Overview

Clinical Trial of Glatiramer Acetate in Amyotrophic Lateral Sclerosis (ALS)

Status:
Completed
Trial end date:
2008-06-17
Target enrollment:
0
Participant gender:
All
Summary
Teva is developing 40 mg/ml Glatiramer Acetate (GA) Injection , administered once daily under the skin, for the treatment of ALS. The study drug is a higher dose formulation of Copaxone® (20 mg/ml GA), a marketed medication, approved for the treatment of relapsing-remitting multiple sclerosis. GA is an immunomodulating drug that has anti inflammatory and neuroprotective properties, which are believed to be of therapeutic value in ALS. The study treatment duration is 1 year (52 weeks).
Phase:
Phase 2
Accepts Healthy Volunteers?
No
Details
Lead Sponsor:
Teva Pharmaceutical Industries
Teva Pharmaceutical Industries, Ltd.
Treatments:
(T,G)-A-L
Glatiramer Acetate
Criteria
Inclusion Criteria:

1. Diagnosis of definite or probable ALS in accordance with the El-Escorial criteria.
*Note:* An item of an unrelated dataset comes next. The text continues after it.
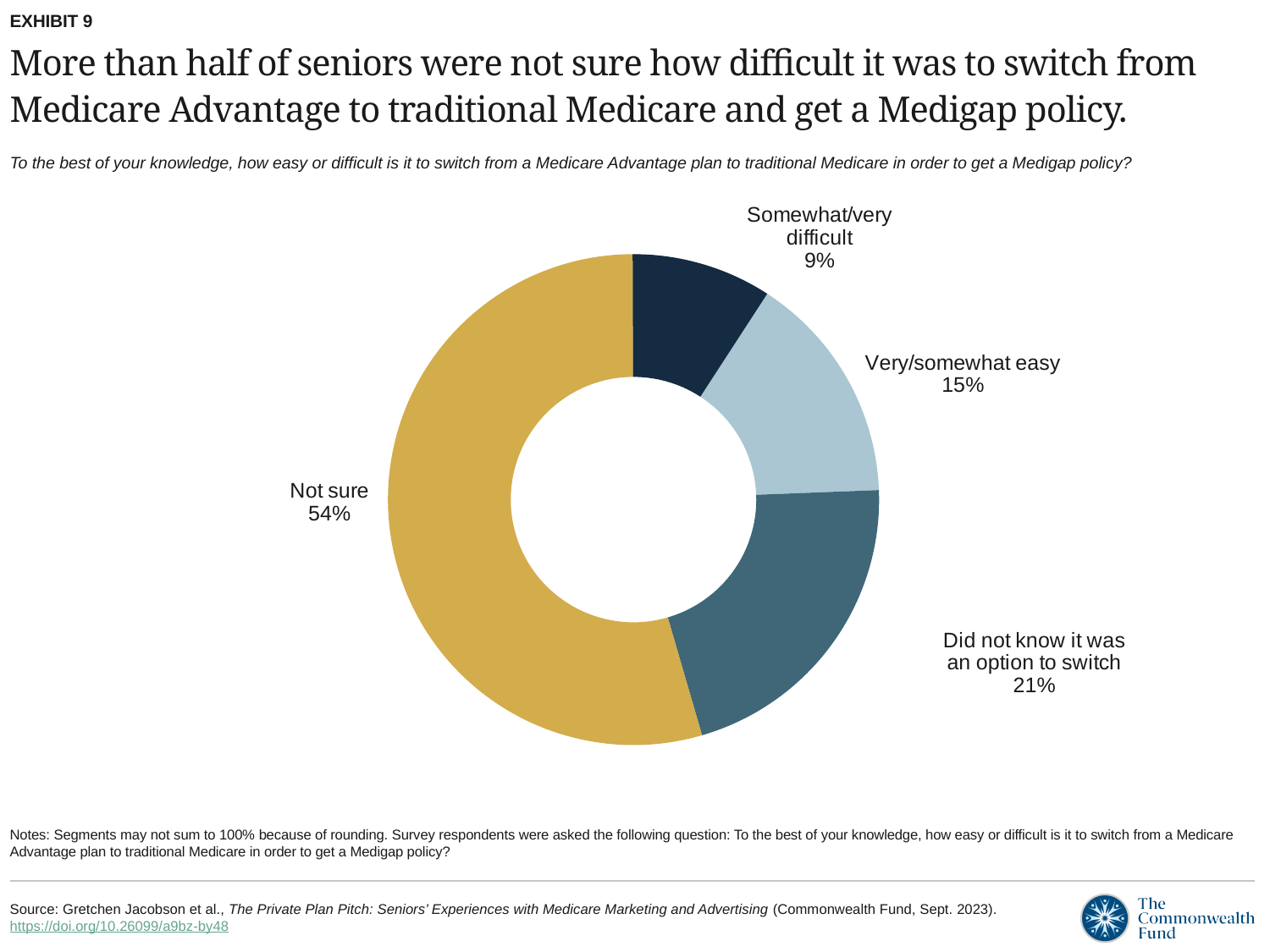
Which response category has the largest share of the chart? Not sure What share of respondents said switching was very/somewhat easy? 15% How many response categories are shown in the chart? 4 What is the difference in percentage points between 'Very/somewhat easy' and 'Somewhat/very difficult'? 6 What percentage of seniors said they were not sure how difficult it was to switch? 54% How many percentage points higher is 'Not sure' than 'Did not know it was an option to switch'? 33 Which response category has the smallest share of the chart? Somewhat/very difficult What colour is the 'Not sure' segment of the chart? Gold/yellow What percentage of respondents said switching was somewhat/very difficult? 9% What percentage of seniors did not know it was an option to switch? 21% What kind of chart is shown on the slide? Donut (pie) chart Which is larger: the share for 'Very/somewhat easy' or the share for 'Did not know it was an option to switch'? Did not know it was an option to switch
2. Subject has experienced his/her first ALS symptoms within 3 years prior to the
screening visit.

3. Slow VC test equal or greater than 70% of the predicted value.
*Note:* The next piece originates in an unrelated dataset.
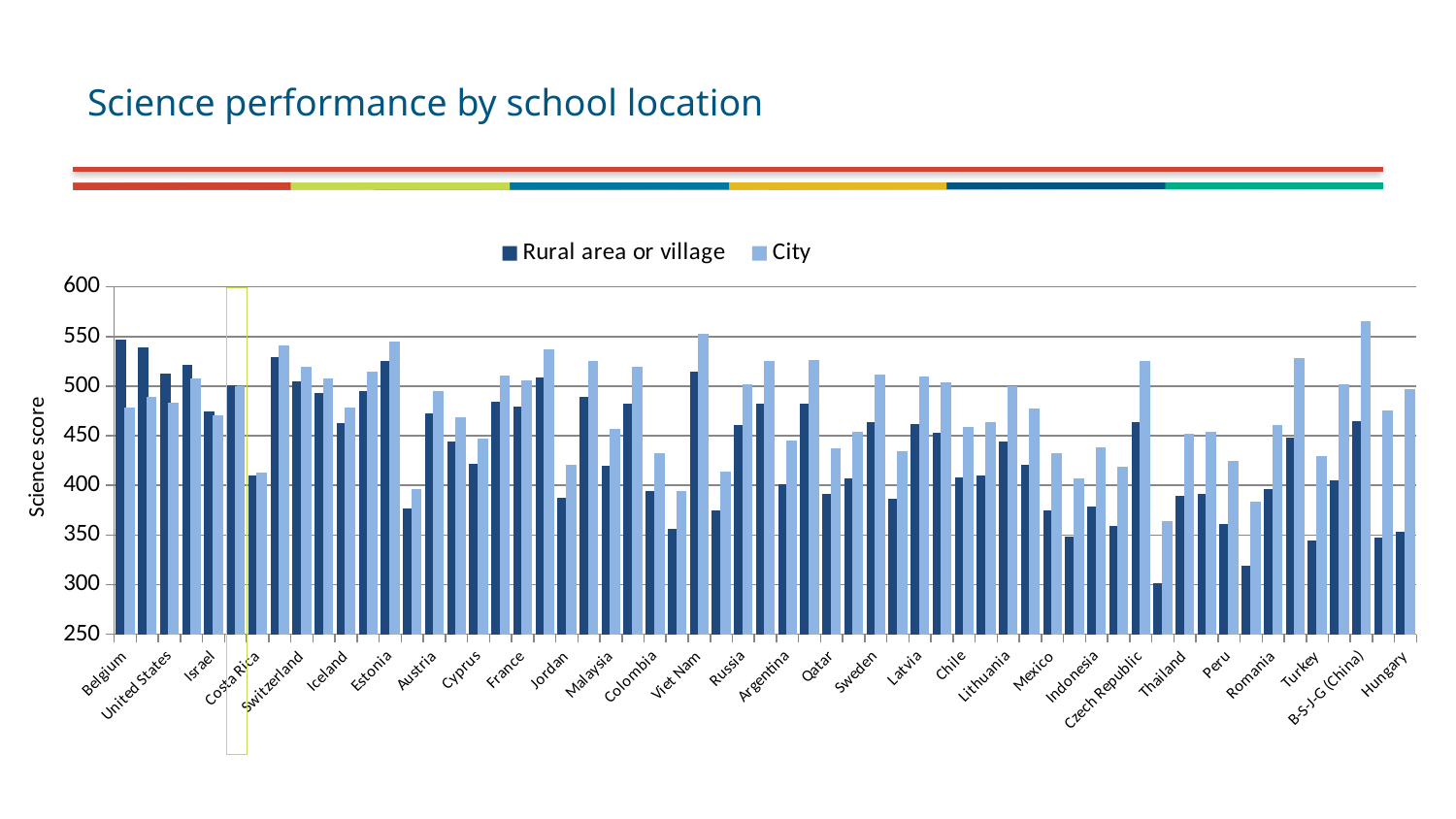
What is the title of the chart? Science performance by school location What are the two series named in the legend? Rural area or village; City Is the City value for Belgium greater or less than 500? less What kind of chart is shown on the slide? Bar chart Is the Rural area or village value for Hungary greater or less than 400? less How many series does the legend list? 2 Is the City value for B-S-J-G (China) greater or less than 550? greater For Hungary, which is larger: the Rural area or village value or the City value? City For B-S-J-G (China), which is larger: the Rural area or village value or the City value? City For Belgium, which is larger: the Rural area or village value or the City value? Rural area or village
4. The sum of the 3 respiratory items on the ALSFRS-R must total at least 10 points.

5. Stable dose of riluzole for at least 8 weeks prior to screening.

6. Age - 18-70 (inclusive).

Exclusion Criteria:

1. The use of invasive or non-invasive ventilation.

2. Subject having undergone gastrostomy.

3. Subject with any clinically significant or unstable medical condition.

4. Subjects participating in any other clinical trial (within 12 weeks prior to screening
and thereafter).

5. Additional criteria per protocol.